*WHAT TO WORK ON*
Copy out all lines in the data below containing the string "name".

*ENTRIES PROVIDED*
[Start of Attachment]
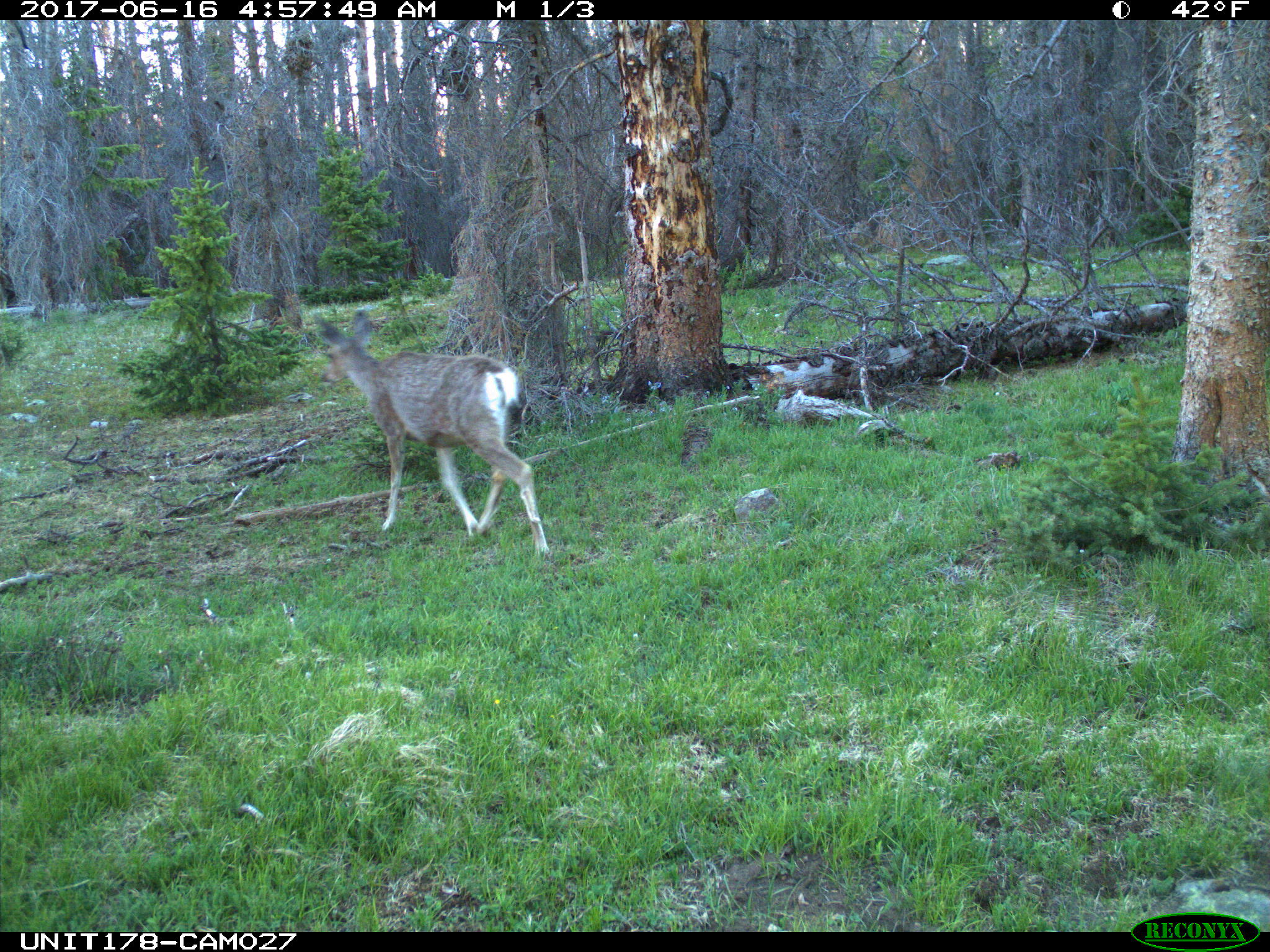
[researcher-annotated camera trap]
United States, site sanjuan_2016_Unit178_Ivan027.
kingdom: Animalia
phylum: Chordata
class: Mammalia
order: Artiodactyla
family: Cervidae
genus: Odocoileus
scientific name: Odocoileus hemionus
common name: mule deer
[End of Attachment]
[Start of Attachment]
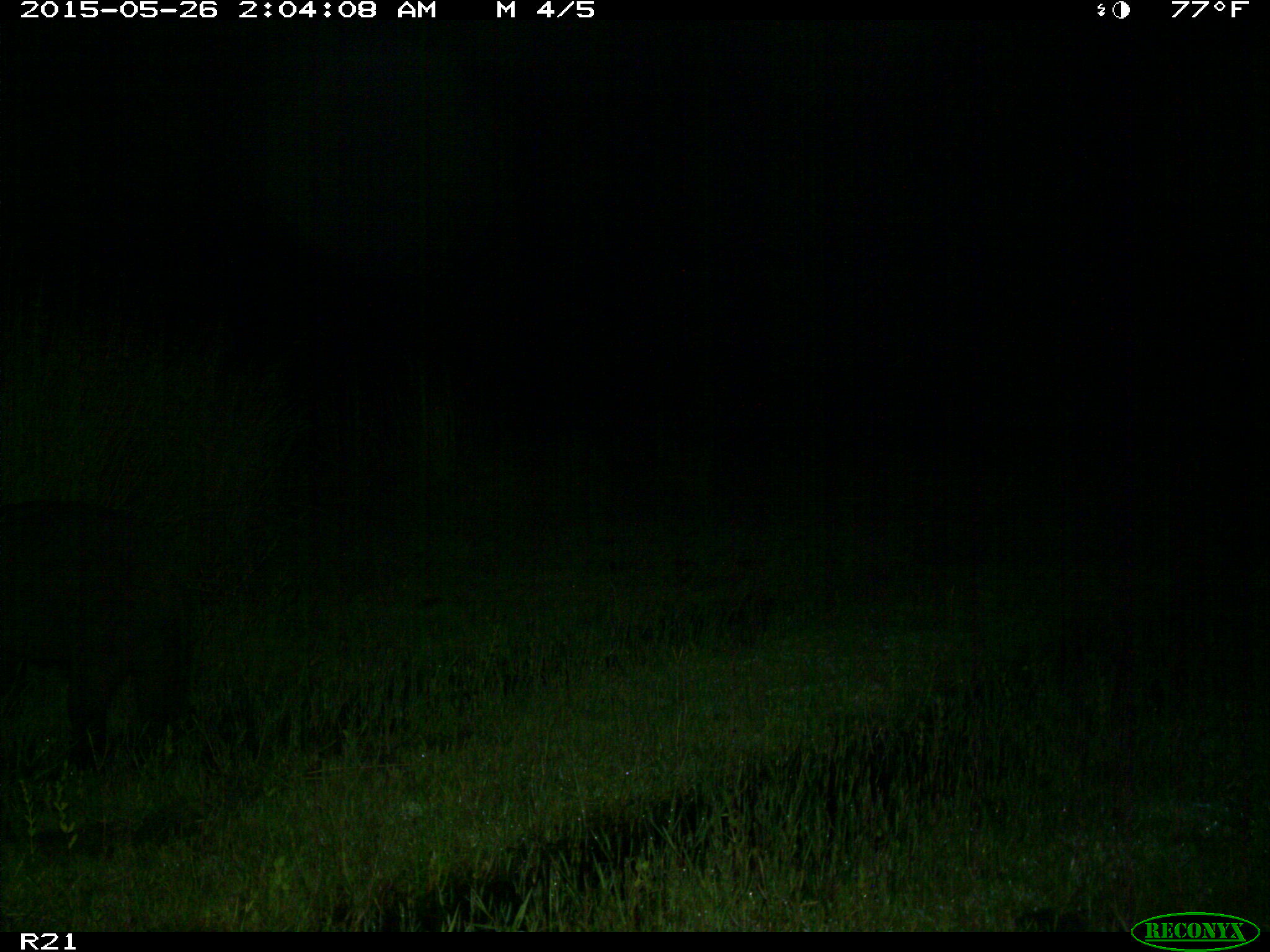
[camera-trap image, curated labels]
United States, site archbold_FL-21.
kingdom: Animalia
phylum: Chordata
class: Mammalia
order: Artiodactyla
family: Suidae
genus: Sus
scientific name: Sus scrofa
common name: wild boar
[End of Attachment]
[Start of Attachment]
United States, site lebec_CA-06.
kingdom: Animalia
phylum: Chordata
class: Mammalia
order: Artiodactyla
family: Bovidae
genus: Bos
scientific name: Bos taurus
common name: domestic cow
[End of Attachment]
*RESULT FOR THIS TASK*
scientific name: Odocoileus hemionus
common name: mule deer
scientific name: Sus scrofa
common name: wild boar
scientific name: Bos taurus
common name: domestic cow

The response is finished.